Der Weg in den Ruin
Das Handelshaus„...Lass mich dir einen Rat geben, Stephan, einen Rat, den dir keiner deiner verdrehten Professoren mit auf den Weg gegeben hat: Es gibt Menschen, die sich mit dem begnügen, was sie haben. Menschen, die ...
„...Lass mich dir einen Rat geben, Stephan, einen Rat, den dir keiner deiner verdrehten Professoren mit auf den Weg gegeben hat: Es gibt Menschen, die sich mit dem begnügen, was sie haben. Menschen, die ein Nein akzeptieren, wenn ihnen ein Nein serviert wird. [...].Und dann gibt es Menschen, es sind nur einige wenige, die ein Nein von vornherein ausschließen...“
Der Kaufmann Hans Loytz zwingt seine Söhne Simon und Stephan, mit ihm zum Fischen zu fahren. Sie sollen sich beweisen. Doch die Jungen kehren allein zurück. Der Vater wurde vom Fischnetz in die Tiefe gezogen.
Jahre später, im Jahre 1566, kehrt Stephan vom Studium der Rechte in Italien zurück. Michael, der älteste Sohn, ist nun der Regierer des Handelshauses. Den jüngsten Bruder Simon hat er des Hauses verwiesen. Er ist zum Alkoholiker geworden.
Der Autor hat einen fesselnden historischen Roman geschrieben. Die Geschichte hat mich schnell in ihren Bann gezogen.
Die Personen werden gut charakterisiert. Schon das Eingangszitat zeigt, dass Michael bestrebt ist, allein das Heft des Handelns in der Hand zu halten. Dafür ist ihm jedes Mittel recht. Simon dagegen hat den Tod des Vaters nie verkraftet. An dem Tag ist auch sein Leben zerbrochen. Stephan versucht, ihn neu aufzubauen. Das aber gestaltet sich schwierig.
Stephan selbst erscheint nach seiner Rückkehr aus Italien als modischer Geck. Dann aber stellt sich heraus, dass das nur die äußere Fassade ist. Der Einsatz für einen jüngeren Bruder zeichnet ein anderes Bild von ihm.

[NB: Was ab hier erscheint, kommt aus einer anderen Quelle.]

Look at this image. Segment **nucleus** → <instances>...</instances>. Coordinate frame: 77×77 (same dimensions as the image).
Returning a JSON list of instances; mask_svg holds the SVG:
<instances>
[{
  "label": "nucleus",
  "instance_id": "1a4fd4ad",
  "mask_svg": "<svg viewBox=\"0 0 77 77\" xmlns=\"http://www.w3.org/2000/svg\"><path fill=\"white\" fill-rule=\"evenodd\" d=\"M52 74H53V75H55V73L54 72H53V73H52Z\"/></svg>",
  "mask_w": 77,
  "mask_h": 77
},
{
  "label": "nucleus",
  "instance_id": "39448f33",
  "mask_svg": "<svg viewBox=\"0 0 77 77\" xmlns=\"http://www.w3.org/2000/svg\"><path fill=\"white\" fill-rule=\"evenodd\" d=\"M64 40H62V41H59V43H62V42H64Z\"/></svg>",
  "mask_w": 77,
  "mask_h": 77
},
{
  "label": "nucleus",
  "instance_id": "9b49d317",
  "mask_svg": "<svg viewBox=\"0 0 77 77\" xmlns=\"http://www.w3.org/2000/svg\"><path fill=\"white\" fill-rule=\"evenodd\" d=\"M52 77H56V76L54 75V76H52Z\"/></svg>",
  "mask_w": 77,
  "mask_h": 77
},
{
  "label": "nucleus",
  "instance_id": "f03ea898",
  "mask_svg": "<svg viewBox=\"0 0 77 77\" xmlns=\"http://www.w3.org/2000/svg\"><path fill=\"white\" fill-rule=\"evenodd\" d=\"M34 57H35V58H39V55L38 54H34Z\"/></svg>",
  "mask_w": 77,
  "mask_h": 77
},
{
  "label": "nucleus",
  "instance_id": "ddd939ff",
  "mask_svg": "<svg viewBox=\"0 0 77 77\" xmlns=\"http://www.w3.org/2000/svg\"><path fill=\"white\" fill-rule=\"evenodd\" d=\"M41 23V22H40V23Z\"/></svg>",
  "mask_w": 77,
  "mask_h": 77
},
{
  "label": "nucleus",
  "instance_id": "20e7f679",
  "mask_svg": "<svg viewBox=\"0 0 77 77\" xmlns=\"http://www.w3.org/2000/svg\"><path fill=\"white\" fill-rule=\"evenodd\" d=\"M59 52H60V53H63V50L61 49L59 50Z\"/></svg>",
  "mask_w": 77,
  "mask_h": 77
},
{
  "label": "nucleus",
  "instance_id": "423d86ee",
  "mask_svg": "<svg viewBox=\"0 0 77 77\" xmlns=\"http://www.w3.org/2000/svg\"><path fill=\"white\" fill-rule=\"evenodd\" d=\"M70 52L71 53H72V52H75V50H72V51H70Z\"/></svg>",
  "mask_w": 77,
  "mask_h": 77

Auch hofft er, Teilhaber am Geschäft des Vaters zu werden.
Michael spielt mit den Menschen und benutzt sie zu seinen Zwecken. Allerdings hat er mit folgender Aussage nicht Unrecht:
„...Die Wirtschaft ist grausam heutzutage. Da bleibt jeder auf der Strecke, der nicht mithalten kann...“
Trotzdem heiligt der Zweck nicht die Mittel.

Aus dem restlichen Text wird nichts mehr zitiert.